Charging of a battery

Batteries are made up of one or more electrochemical cells, arranged in series.

In these cells an electrochemical Redox reaction takes place:

$R+ze^{-} to R^{z-}$

$O-ze^{-} to O^{z+}$

Where $R$ and $O$ resp. are a reducing agent and oxidising agent. This transfer of electrons provides the EMF of the cell.

As more current is drawn from the cell, the concentrations of $R$ and $O$ in the cell's electrolyte slowly drop and so does the potential across the electrodes, until it is basically zero.

By recharging the cell (by reversing the normal flow of current) the above reactions are reversed:

$R^{z-} - ze^- to R$

$O^{z+} + ze^- to O$

Thermodynamically the total amount of electrical energy the cell delivered during normal operation (discharge) must now be delivered by the charging current, to fully restore the concentrations of $R$ and $O$ to their original levels.

Cells are imperfect though: the electrolyte is conductive but does have some electrical resistance ('internal resistance'). For that reason both charging and discharging waste some energy as ohmic power.

The battery usually 'supplies' electrical energy to the circuit element as charges flow through it. However in case of charging, the charging source provides energy required to reverse the spontaneous electrochemical reactions which make cell a cell, seemingly returning the cell or battery to its initial state (it's not the case though, with time through wear and tear, reversal process becomes inefficient and the battery is dead now) and actually it's the game of electrons and electron giving material.

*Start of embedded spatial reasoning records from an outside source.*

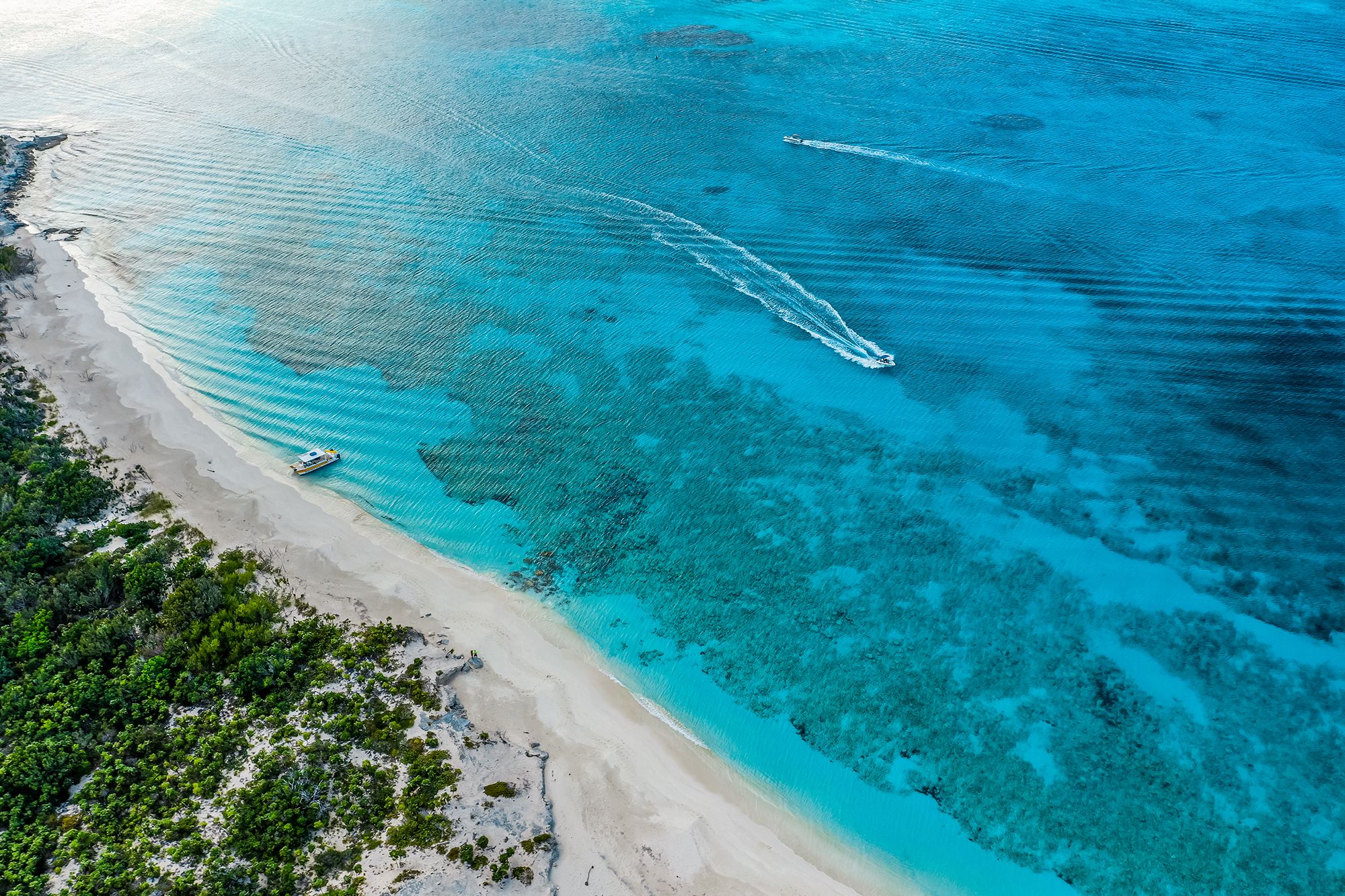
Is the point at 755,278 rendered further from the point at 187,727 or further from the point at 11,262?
the point at 11,262

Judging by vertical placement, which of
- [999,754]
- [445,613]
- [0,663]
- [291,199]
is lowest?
[999,754]

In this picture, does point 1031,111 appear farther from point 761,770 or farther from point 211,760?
point 211,760

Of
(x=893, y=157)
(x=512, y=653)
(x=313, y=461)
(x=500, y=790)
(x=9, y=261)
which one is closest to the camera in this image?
(x=500, y=790)

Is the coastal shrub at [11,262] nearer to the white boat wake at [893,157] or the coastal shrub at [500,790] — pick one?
the coastal shrub at [500,790]

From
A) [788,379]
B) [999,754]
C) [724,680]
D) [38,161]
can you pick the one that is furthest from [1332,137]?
[38,161]

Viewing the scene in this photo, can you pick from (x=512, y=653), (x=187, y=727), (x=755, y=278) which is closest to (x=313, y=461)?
(x=187, y=727)

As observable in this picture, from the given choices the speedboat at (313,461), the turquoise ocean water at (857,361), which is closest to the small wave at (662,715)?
the turquoise ocean water at (857,361)
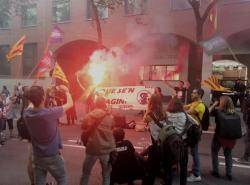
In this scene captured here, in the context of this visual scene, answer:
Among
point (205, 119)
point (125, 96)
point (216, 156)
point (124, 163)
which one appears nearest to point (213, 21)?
point (125, 96)

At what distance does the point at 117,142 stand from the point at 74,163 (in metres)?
2.32

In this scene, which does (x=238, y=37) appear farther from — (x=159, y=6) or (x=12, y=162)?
(x=12, y=162)

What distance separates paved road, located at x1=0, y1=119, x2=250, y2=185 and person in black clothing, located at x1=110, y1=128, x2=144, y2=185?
0.64m

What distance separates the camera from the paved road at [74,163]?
696 cm

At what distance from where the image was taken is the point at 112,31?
23594 mm

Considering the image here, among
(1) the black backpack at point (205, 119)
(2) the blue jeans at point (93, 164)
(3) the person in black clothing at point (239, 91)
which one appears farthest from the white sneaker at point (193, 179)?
(3) the person in black clothing at point (239, 91)

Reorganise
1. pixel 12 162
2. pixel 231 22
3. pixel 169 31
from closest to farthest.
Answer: pixel 12 162, pixel 231 22, pixel 169 31

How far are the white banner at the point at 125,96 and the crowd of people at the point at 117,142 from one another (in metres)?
4.59

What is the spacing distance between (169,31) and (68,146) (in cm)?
1263

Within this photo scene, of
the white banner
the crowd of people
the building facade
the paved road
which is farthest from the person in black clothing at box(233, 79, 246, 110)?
the crowd of people

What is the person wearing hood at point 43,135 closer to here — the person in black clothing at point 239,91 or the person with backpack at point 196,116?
the person with backpack at point 196,116

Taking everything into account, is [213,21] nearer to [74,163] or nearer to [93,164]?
[74,163]

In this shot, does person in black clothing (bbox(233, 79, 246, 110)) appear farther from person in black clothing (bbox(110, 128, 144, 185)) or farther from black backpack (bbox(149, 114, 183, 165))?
black backpack (bbox(149, 114, 183, 165))


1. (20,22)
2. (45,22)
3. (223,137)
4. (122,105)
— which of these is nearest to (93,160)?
(223,137)
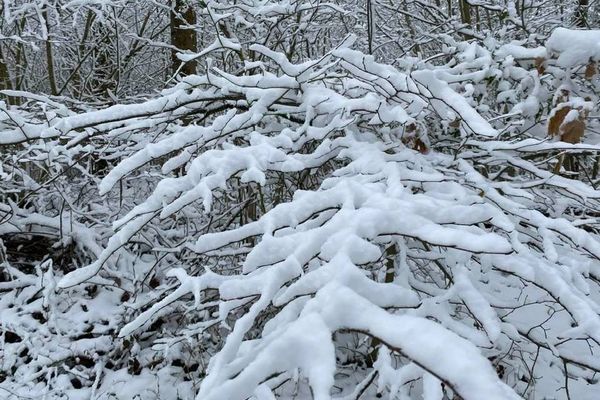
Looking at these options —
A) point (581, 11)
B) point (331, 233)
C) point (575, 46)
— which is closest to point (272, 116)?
point (575, 46)

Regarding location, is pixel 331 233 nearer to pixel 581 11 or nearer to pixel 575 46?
pixel 575 46

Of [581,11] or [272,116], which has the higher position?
[581,11]

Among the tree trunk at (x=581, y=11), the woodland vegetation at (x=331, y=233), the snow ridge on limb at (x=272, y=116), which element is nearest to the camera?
the woodland vegetation at (x=331, y=233)

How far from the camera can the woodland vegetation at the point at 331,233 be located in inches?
40.6

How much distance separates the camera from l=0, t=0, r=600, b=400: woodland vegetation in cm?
103

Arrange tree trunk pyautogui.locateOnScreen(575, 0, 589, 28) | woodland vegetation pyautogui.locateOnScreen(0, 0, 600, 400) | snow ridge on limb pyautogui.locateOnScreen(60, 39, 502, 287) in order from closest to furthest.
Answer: woodland vegetation pyautogui.locateOnScreen(0, 0, 600, 400), snow ridge on limb pyautogui.locateOnScreen(60, 39, 502, 287), tree trunk pyautogui.locateOnScreen(575, 0, 589, 28)

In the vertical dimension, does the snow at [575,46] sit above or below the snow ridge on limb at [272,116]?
above

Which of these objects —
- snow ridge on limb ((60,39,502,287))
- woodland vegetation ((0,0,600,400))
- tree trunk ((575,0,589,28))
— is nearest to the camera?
woodland vegetation ((0,0,600,400))

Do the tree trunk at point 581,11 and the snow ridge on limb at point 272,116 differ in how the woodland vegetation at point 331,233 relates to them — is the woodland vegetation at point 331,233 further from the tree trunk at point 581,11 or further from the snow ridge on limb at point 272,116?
the tree trunk at point 581,11

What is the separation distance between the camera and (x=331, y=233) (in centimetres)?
120

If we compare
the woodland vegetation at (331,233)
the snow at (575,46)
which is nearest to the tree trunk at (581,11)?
the woodland vegetation at (331,233)

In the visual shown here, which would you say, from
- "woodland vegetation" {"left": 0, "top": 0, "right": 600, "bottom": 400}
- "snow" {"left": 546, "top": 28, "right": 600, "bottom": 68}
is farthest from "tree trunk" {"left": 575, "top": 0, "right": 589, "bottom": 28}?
"snow" {"left": 546, "top": 28, "right": 600, "bottom": 68}

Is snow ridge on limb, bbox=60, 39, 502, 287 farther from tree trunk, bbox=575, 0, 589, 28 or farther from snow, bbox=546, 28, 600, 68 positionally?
tree trunk, bbox=575, 0, 589, 28

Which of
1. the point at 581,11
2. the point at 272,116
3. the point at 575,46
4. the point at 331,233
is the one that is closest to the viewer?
the point at 331,233
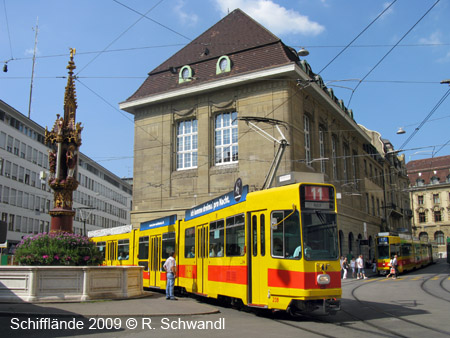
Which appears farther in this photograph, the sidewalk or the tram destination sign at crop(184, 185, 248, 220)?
the tram destination sign at crop(184, 185, 248, 220)

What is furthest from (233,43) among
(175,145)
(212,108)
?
(175,145)

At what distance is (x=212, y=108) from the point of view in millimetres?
35250

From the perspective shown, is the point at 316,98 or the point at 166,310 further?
the point at 316,98

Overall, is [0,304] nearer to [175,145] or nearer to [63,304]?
[63,304]

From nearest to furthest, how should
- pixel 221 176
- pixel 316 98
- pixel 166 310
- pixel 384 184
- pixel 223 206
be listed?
pixel 166 310, pixel 223 206, pixel 221 176, pixel 316 98, pixel 384 184

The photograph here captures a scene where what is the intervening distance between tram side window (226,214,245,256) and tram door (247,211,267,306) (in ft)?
1.01

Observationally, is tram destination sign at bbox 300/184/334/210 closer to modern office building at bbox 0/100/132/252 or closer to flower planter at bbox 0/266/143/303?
flower planter at bbox 0/266/143/303

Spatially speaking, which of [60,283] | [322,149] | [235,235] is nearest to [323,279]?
[235,235]

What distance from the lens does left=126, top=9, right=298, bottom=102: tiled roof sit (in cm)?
3350

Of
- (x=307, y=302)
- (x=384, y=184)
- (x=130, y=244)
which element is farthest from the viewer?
(x=384, y=184)

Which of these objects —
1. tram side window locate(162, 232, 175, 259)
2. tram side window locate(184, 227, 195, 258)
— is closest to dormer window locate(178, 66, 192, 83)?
tram side window locate(162, 232, 175, 259)

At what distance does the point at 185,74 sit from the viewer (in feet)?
122

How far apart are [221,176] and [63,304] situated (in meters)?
22.3

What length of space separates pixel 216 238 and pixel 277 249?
10.0 feet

In this question when the 9V battery is connected, the energy equivalent to 9 units(say) is supplied to the circuit and 6 units of those is utilized in 'charging process'. These 6 units are completely dumped to the discharged battery as soon as the connections are made. Think of it as filling an empty tank A with filled tank B of water. When A is completely empty, the whole of pipe is carrying water, but this is not the case towards the end. So, just when the connections are made, the supposed emf from the reference of the resistance is 9-6 = 3V. This explains everything.

The simple answer is $(9-6)/10=0.3 A$ , but it is not easy to explain why this is the correct answer in reality and in theory. When they say that the battery EMF is 6V, I think they mean it is the voltage in the fully charged state. Now, the surprising and counterintuitive thing is that if such a battery were discharged to zero or near zero, and connected to a fixed 9V source, the current would not equal 0.9A for any amount of time, and most likely the current would go to 0.3A nearly instantly.

The battery

How is the battery made up?

• The battery is made up of dissimilar materials at its cathode (-) and anode (+).
• Even in the discharged state, the emf of the battery is $6V$, or slightly above. It will not be possible to discharge the battery below this voltage without changing the chemistry of at least one of these: the anode or cathode.
• In the discharged state, i.e. the charge at which it becomes unable to, for example, turn a light on, the battery's emf is often not zero because the emf required by the load is significantly higher than zero, and also because the battery cannot go below its minimum charge voltage determined by chemistry as mentioned above. It can, however reach as low as 0.8V, as in alkaline batteries. The figure below shows the decrease in battery capacity of a lithium ion battery from terminal $4.2V$ to $3V$. Note also that the voltage settles at 3V (Source Ref).

Charging the battery

If we use a stable $9V$ charger, then, at the start of the charging, the voltage difference (emf) will be:

$9 - 6 = 3V$ ... at $3V$ emf, the current is:

$3/10 = 0.3A$.

Indeed, the resistance may change as the battery gets charged, as internal chemical activity changes.